Christmas is fast approaching! While waiting for the foie gras method 4, I give you my Linzertorte recipe, revisited to be even more festive! This pie comes from Austria (Linz is an Austrian city) and is very famous in Hungary and Alsace. A crumbly pastry (I warn you because it is really crumbly and tasty!) with hazelnuts and cinnamon, with a red fruit jam interior (raspberries, blueberries…). I suggest a blueberry version to create a starry night sky, but I also put the more traditional one.
1jar ofblueberry, raspberry, red fruit jam...low in sugar
Instructions
Place the yolks, cinnamon, hazelnut powder, baking powder, sugar and flour in a food processor.

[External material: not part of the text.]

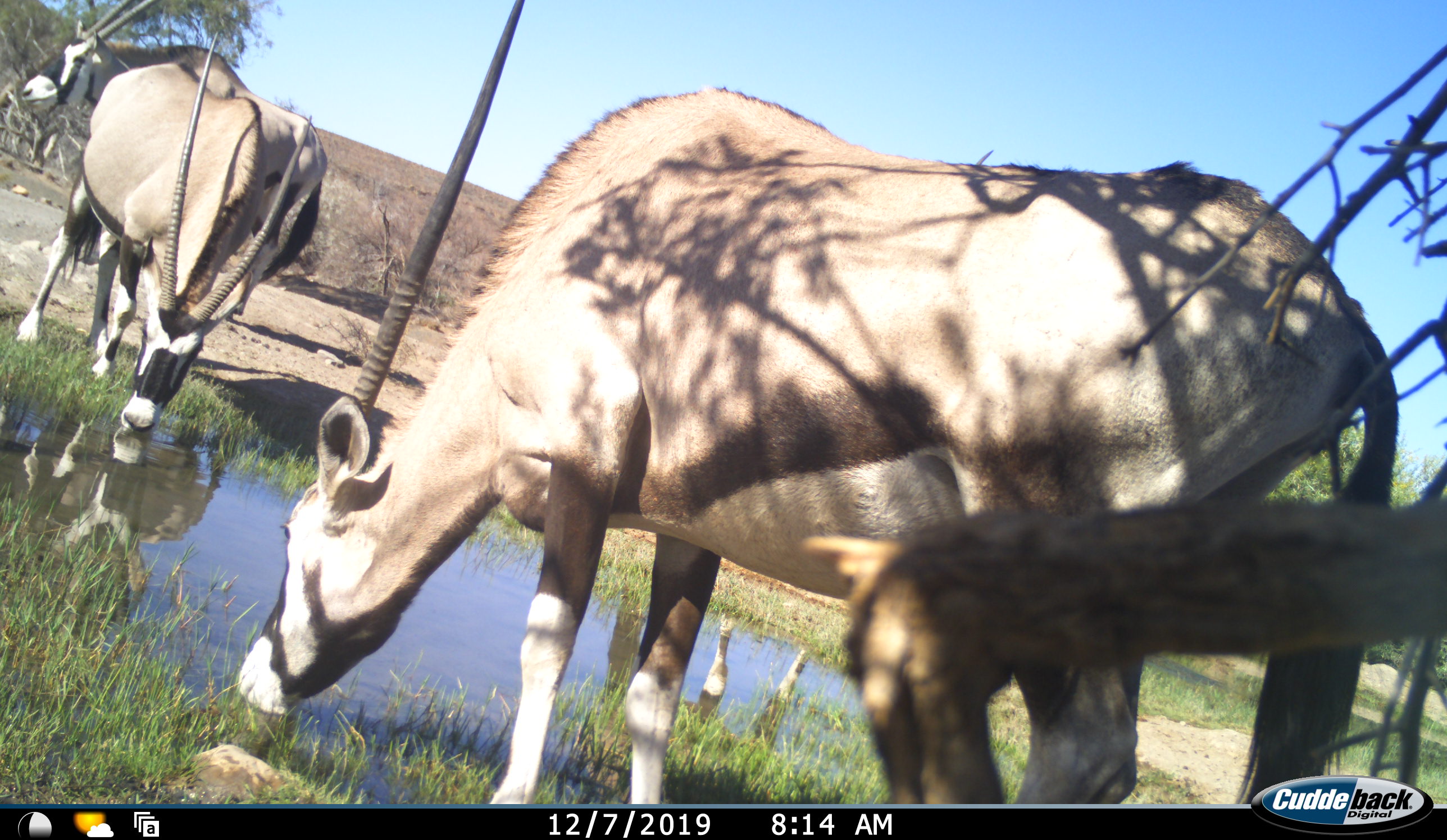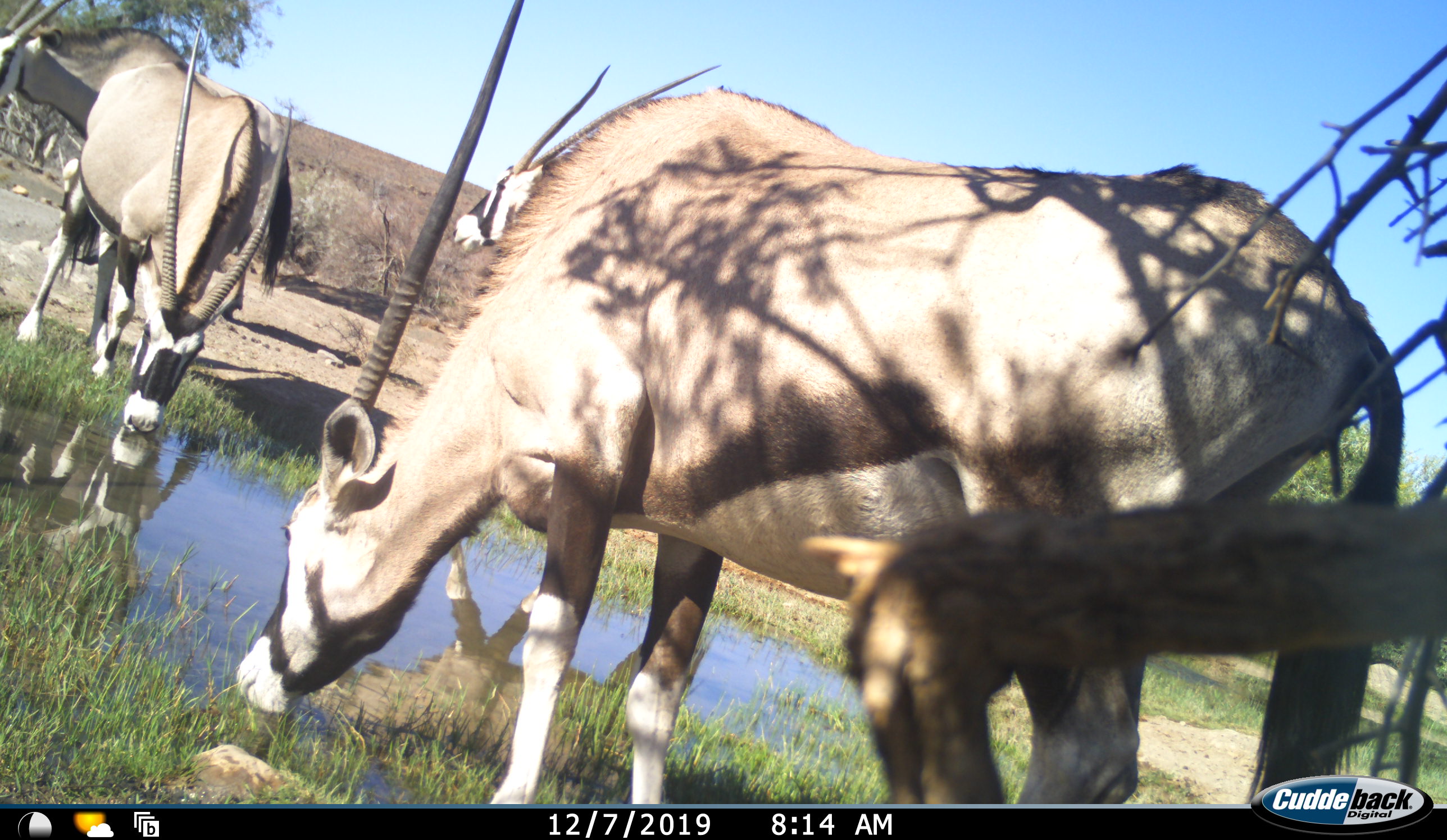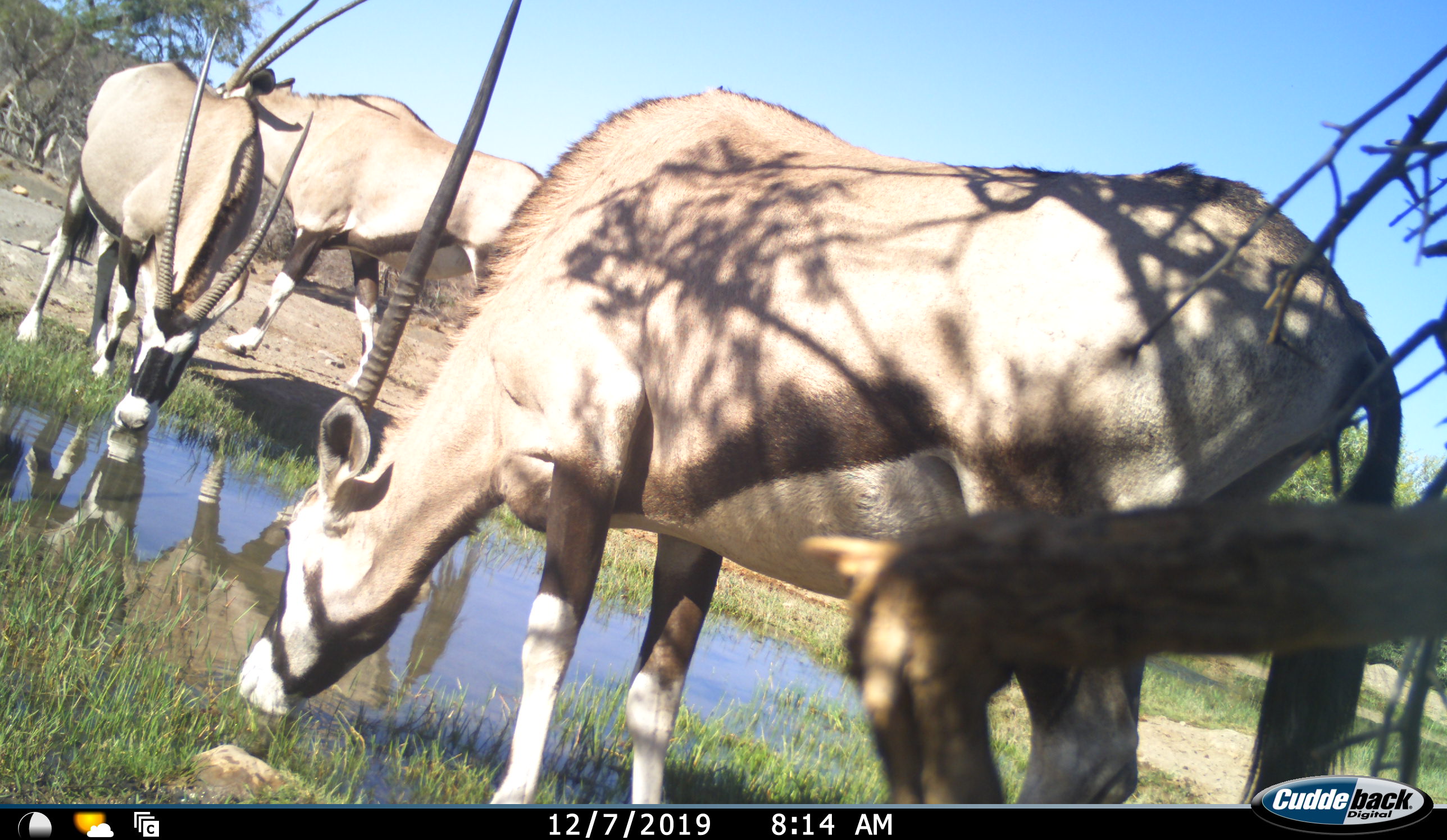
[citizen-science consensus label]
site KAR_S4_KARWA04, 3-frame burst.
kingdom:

Add the cold butter cut into pieces and the rum (if you wish to use it).
Mix with the "k" until the dough is homogeneous, no more!
Spread on a sheet of parchment paper to a thickness of 2mm. The dough will only rise a little, as there are no whites and just a touch of baking powder.
Line a circle, square or pie pan with the shape of your choice.
My students in the "tartlet" classes have become pros and this recipe will be no problem for them!
Pour the chosen jam on the pastry base. It is better to use a "home-made" jam low in sugar, or a light commercial one. With a normal jam, the result may be too sweet.
Spread evenly.
With the remaining dough, cut strips or stars to make this Christmas Linzertorte!
Place the stars on the jam.
Bake for 50 minutes at 175°C. The jam will boil. The dough should be well cooked and golden brown!
Place on a wire rack and carefully remove from the pan.
To make a more classic Linzertorte, simply roll out another circle (there is enough dough to make two), then cut strips with a rolling pin. Arrange them on the pastry filled with jam (here raspberries).Then from pass the roller over the circle to cut the dough.
Cook in the same way, watching the cooking time, to be adapted according to the size of the Linzertorte.
Carefully unpack as the Linzertorte is very crumbly!